Convert findings at `$ARGUMENTS` into backlog work items.

## Protocol

1. **Orient** — Read:
   - `CLAUDE.md`
   - `backlog/README.md` (work item format and lifecycle)
   - `state/file-registry.yaml` (existing file claims)
   - Check existing items in `backlog/` to avoid duplicates and get next ID numbers

2. **Read findings** — Load the findings file at `$ARGUMENTS`

3. **Triage each finding** — For each, decide:
   - **Actionable?** — Reject false positives with brief explanation
   - **Work we do here, or a handoff to upstream?** — This is the first split:
     - **Work we do here** → backlog item under `backlog/{cat}/{ID}.md` (continue with the fields below).
     - **Handoff to upstream** (the fix lives in a repo we don't directly maintain in this workspace — Java in `odd-platform`, Python in `odd-collectors`, schema in the spec, Helm in `charts`, etc.) → instead of a backlog item, draft a paste-ready GitHub issue at `issues/{repo}/{PREFIX}-NNN.md` via `/log-issue {repo} "title"` (see `issues/README.md` for prefixes). A single finding can produce both — e.g., a missing doc caveat (backlog) **plus** an upstream code fix (issue draft); link them both ways.
   - **Category** (for backlog items) — DOC (documentation), TST (test), NAV (navigation), SPC (specification)
   - **Issue type** (for issue drafts) — bug | feature | adjustment; bugs also need `severity`
   - **Granularity** — One work item / one issue draft per logical change (split complex findings, merge trivial ones)
   - **Priority** — critical (wrong info) > high (missing tests for fragile code) > medium (gaps) > low (cosmetic)
   - **Affected files** — Which files will be created/modified? (For issue drafts: cite upstream `file:line` in the body, not affected_files in this workspace.)
   - **Dependencies** — Does this item require another to complete first?
   - **Effort** — small (<30min), medium (30-90min), large (>90min) — for backlog items only; issue drafts have no in-workspace effort once the body is written.

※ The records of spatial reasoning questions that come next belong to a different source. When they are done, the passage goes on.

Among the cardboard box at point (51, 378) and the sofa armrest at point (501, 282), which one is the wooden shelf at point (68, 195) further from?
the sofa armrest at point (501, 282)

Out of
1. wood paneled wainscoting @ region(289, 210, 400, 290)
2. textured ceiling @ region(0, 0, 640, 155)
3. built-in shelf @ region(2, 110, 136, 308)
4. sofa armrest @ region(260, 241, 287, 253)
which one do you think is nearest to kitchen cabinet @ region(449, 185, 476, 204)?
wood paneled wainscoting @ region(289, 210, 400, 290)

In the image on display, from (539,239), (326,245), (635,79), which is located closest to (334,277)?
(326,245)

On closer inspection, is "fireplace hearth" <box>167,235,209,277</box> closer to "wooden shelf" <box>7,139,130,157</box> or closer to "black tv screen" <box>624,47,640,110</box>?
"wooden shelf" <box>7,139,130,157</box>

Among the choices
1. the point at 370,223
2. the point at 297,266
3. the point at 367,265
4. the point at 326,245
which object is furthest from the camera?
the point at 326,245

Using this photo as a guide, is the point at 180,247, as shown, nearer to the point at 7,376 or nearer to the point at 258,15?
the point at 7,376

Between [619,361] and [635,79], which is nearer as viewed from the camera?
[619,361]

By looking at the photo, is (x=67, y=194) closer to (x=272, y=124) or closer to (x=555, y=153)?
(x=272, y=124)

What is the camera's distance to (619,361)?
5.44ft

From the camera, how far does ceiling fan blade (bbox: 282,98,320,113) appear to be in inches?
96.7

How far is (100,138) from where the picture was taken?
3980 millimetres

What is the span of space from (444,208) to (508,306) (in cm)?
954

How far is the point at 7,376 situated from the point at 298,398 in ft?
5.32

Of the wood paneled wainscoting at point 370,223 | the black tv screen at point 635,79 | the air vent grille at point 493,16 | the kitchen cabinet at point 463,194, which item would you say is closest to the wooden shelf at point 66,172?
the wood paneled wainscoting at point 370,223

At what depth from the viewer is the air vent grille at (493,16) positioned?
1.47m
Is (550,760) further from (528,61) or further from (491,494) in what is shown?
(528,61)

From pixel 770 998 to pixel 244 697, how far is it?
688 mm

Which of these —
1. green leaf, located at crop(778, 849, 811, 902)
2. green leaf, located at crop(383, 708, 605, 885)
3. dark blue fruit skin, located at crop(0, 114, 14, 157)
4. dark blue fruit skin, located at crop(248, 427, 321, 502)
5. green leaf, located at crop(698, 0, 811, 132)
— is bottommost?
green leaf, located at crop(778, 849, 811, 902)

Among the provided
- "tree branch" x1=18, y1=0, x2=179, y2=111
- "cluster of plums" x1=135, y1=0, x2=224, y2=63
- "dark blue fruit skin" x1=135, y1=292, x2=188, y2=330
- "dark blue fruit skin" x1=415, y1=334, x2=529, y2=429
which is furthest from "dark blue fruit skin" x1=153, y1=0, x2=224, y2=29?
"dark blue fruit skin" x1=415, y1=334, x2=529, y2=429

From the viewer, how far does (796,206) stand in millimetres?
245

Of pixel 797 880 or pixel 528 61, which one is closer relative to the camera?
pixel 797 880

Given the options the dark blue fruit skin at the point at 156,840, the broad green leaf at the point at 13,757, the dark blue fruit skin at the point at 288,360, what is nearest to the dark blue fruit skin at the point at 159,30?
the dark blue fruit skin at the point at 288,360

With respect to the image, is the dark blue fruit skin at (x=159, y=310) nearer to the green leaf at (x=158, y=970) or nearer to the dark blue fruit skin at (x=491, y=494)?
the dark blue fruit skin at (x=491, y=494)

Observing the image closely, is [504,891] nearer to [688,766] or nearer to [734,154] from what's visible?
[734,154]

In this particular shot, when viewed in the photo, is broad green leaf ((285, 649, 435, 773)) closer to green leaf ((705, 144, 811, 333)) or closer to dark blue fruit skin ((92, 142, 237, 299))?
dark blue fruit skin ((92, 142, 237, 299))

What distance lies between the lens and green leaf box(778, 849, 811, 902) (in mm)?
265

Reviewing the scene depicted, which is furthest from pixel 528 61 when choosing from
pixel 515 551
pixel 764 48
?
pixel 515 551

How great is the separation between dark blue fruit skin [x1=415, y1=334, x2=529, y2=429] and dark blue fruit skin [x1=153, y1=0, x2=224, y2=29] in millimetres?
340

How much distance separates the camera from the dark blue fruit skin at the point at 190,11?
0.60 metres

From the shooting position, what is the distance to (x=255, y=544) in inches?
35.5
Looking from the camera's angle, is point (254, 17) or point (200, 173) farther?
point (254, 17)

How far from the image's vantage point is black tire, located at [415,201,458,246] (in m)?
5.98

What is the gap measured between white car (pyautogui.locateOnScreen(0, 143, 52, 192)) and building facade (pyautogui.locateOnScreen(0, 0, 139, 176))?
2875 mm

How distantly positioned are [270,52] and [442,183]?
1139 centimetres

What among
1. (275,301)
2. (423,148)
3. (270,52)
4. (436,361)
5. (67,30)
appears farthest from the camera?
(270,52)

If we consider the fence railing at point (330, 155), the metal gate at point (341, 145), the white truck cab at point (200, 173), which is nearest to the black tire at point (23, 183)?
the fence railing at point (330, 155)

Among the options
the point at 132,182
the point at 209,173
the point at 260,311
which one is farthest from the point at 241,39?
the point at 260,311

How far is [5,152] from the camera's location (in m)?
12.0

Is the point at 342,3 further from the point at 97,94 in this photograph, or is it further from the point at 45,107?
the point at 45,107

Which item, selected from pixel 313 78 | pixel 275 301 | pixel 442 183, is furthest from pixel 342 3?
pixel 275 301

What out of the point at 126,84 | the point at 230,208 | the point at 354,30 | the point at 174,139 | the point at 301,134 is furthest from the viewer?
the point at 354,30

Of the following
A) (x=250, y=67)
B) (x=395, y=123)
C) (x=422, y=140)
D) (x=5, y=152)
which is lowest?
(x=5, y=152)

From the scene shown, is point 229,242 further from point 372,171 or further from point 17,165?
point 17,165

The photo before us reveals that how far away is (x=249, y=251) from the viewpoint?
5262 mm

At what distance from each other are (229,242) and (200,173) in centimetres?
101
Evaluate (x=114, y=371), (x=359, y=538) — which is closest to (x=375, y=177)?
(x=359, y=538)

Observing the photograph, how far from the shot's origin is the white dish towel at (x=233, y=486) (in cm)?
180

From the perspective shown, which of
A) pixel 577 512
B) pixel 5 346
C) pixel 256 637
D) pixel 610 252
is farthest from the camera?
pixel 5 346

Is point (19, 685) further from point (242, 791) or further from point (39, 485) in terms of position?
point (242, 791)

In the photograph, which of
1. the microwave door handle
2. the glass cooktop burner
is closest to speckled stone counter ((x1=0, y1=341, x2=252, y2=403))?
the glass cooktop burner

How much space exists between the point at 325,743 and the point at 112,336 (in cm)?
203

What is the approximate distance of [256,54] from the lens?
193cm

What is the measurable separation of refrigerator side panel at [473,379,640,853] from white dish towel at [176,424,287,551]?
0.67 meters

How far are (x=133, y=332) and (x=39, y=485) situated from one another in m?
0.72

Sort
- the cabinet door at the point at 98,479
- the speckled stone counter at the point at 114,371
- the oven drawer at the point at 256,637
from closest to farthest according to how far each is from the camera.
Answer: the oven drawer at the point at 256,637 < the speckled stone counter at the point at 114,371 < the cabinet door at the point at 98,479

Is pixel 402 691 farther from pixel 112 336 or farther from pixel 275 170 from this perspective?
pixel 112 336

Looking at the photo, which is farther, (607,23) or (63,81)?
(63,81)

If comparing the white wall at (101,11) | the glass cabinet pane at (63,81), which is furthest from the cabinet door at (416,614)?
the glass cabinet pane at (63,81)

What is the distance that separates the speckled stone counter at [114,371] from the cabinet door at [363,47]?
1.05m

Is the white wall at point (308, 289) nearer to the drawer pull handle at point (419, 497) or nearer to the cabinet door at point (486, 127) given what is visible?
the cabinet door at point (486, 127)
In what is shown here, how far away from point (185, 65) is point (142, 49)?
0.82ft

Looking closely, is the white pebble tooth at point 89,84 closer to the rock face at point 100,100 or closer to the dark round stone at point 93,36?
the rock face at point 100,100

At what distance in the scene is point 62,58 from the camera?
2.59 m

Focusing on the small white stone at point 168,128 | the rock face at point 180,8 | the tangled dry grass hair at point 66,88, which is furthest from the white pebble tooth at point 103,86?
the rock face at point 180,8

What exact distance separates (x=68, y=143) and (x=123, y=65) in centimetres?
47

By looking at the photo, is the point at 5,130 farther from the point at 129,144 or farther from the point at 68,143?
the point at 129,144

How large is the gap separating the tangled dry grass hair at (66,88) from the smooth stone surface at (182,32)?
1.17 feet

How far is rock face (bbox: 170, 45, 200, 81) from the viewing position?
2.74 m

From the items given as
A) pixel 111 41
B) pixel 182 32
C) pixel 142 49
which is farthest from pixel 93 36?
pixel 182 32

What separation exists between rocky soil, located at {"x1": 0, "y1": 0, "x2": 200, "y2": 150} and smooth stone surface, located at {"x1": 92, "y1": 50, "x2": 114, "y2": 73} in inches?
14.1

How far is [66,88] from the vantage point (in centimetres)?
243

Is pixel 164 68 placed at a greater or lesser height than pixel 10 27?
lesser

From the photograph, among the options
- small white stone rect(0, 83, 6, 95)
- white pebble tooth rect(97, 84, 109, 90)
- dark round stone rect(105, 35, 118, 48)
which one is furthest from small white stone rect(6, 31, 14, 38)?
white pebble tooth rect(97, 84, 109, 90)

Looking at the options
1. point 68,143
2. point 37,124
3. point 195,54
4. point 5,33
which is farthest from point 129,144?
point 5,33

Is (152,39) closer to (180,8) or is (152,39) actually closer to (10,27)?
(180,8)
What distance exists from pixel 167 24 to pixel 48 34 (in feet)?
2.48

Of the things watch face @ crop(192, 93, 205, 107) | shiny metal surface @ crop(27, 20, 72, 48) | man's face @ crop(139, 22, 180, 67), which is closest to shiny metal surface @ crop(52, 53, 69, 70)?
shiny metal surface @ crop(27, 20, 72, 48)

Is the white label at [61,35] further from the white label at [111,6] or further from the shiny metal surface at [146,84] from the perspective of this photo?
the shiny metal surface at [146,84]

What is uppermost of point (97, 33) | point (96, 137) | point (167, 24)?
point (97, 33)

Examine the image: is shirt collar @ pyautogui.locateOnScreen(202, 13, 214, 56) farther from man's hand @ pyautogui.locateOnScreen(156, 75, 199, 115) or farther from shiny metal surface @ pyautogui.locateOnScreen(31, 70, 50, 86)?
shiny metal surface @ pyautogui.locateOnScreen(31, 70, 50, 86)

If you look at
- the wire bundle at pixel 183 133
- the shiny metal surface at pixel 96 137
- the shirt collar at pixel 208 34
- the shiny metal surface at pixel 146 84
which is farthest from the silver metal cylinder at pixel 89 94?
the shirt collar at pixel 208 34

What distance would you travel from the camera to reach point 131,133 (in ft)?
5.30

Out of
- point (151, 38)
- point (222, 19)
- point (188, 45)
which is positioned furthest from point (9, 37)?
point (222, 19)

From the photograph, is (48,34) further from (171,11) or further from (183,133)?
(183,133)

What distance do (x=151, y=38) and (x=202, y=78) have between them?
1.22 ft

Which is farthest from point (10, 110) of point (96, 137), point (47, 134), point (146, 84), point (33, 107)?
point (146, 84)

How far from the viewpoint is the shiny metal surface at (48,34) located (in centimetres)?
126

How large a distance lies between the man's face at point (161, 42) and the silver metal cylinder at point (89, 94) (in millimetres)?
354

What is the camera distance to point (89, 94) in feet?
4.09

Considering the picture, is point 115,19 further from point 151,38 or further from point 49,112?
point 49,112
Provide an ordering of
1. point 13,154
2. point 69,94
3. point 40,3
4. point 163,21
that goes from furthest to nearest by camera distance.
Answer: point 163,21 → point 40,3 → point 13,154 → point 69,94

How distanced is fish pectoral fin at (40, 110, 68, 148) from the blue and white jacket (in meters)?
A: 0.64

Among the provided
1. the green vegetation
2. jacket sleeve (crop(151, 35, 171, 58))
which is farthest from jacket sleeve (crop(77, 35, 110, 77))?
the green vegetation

4. **Create work items** — Write to `backlog/{category}/{ID}.md`:
   - Follow format exactly from `backlog/README.md`
   - Write testable acceptance criteria (not vague goals)
   - Include scanner source and found date

5. **Update file registry** — Add to `state/file-registry.yaml`:
   - Map each affected file to the new work item ID

6. **Update progress** — Edit `state/PROGRESS.md`:
   - Update backlog counts by category and status

7. **Report** — State:
   - Findings processed: N accepted, M rejected (with reasons)
   - Work items created: breakdown by category and priority
   - Any dependency chains identified

## Splitting Heuristics

Split when:
- Finding spans multiple repos
- Finding requires both code and doc changes in different repos
- Finding affects >5 files

Merge when:
- Multiple findings are same root cause
- Multiple findings need the same single-file change

## Rules

- If `$ARGUMENTS` is empty, list available findings in `findings/` and ask which to triage
- Don't write implementation details — just acceptance criteria
- Functional bugs in upstream code → draft an issue at `issues/{repo}/{PREFIX}-NNN.md` via `/log-issue` (never just narrate "log as GitHub Issue" in a work item; that disappears the moment the conversation ends). If a doc caveat also ships now, pair the backlog item and the issue draft with two-way links.
- If two items touch the same file, note dependency explicitly in both
- A finding that turns into both a backlog item **and** an issue draft must reference each other in their `Context` / `discovered_during:` fields — the audit trail is two-way.